Monday 27 September 2010

New Digs

A while ago I said I was thinking of moving into a guesthouse, the (often) really shit dorm style housing that foreigners often find themselves in when they first come to Japan. Obviously that could be viewed as a step backwards, but certainly it's cheap and fairly hassle-free. Anyway, the only guesthouses I could find were in the middle of nowhere, or tiny, or ludicrously overpriced.

I like living fairly central. In London, all the dizzying heights of Oxford street were thirty minutes away by bus, or less if I took the Tube. And I wanted the same set-up here. I spend a lot of time in Shibuya and Shinjuku. So,when a friend told me she was leaving and asked if I would like her room, I said yes.

The house (HOUSE, not apartment, thank goodness) is in Shimokitazawa. That's only four minutes away from Shibuya by train. Lovely!

Shimokitazawa is a bit like Camden, before they high-streeted it up and ruined everything. Or maybe Portobello. There are no tall buildings, which is in itself a miracle. "It's popular with young people," my students say dubiously, and I don't know if that's good or bad in their eyes. But it's nice to see all the little African inspired shops and things, and people-watching is great there. Before, in places like Otsuka or Mizonokuchi (my old towns), all you could see were the salarymen in their stupid cheap suits. It was really depressing really, as you saw them you knew more or less exactly what they were doing, where they were going, what their routine was like. Their stupid wives were probably cooking their stupid dinners in their stupid little apartments, after a stupid day at the stupid office. So seeing people dressed in actual colours, or a young ponytailed man sitting writing in what looks like a journal at the table next to you as you sit with a coffee, is quite a nice change. Tattooed men appear on posters outside record shops, and the picture is a picture to be admired, not sneered at with disdain. Shimokitazawa has an air of hope and aspiration about it - people seem artistically inclined or imaginative. Places like Shinjuku or Mizonokuchi, in contrast, reek of despair.

I've been developing a bit of OCD about my new room's cleanliness. Everyday I'm dusting and cleaning the tatami before work.
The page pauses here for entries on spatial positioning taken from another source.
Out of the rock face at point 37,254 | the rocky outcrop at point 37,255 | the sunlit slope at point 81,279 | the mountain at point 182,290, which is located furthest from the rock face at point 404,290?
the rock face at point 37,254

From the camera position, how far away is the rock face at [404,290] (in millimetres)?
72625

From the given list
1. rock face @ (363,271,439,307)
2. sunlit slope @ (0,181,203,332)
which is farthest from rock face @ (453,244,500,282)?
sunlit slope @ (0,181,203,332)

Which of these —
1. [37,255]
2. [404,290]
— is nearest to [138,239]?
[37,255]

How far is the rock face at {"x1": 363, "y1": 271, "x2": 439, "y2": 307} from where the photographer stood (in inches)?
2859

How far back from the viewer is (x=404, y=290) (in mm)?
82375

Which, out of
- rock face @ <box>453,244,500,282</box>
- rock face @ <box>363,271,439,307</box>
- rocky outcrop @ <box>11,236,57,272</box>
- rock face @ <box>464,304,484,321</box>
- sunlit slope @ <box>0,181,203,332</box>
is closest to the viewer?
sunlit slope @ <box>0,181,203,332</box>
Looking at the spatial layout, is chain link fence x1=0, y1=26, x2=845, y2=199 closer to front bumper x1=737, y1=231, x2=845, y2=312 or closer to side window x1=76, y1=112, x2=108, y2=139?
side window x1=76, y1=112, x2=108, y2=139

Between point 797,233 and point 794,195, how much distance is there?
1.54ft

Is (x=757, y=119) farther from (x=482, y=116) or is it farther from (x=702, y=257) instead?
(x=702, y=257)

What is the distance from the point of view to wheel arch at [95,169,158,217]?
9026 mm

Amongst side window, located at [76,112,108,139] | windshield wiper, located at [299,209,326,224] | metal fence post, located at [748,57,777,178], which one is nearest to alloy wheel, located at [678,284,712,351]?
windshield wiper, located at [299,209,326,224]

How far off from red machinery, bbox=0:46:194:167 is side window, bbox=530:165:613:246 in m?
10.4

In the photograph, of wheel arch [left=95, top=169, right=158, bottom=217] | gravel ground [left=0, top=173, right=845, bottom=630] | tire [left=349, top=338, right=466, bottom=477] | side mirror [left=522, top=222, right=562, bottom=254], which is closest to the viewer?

Everything is binned, washed, wiped, Febreezed or folded immediately. As soon as I wake up, I turn around and straighten the bed covers. That's a bit mental, maybe. When I was a student, I was a filthy pig. I only tidied up when it got to the point where I was picking my way through the debris to reach the door, and it's a miracle the sheets got changed at all. Did I change them? I don't remember. But call it old age, or new house excitement, or whatever else, I'm enjoying it. I never made any effort with my last place - it looked like a bomb had hit it and the floor became an extra shelf. Also, you couldn't swing a cockroach in that tiny space. And there WERE cockroaches.

It brings back my student days again...


THE CURIOUS INCIDENT OF THE MAGGOTS

In my shared house, I looked at the kitchen sink. Someone had poured rice into it and left it there. I looked closer. It wasn't rice.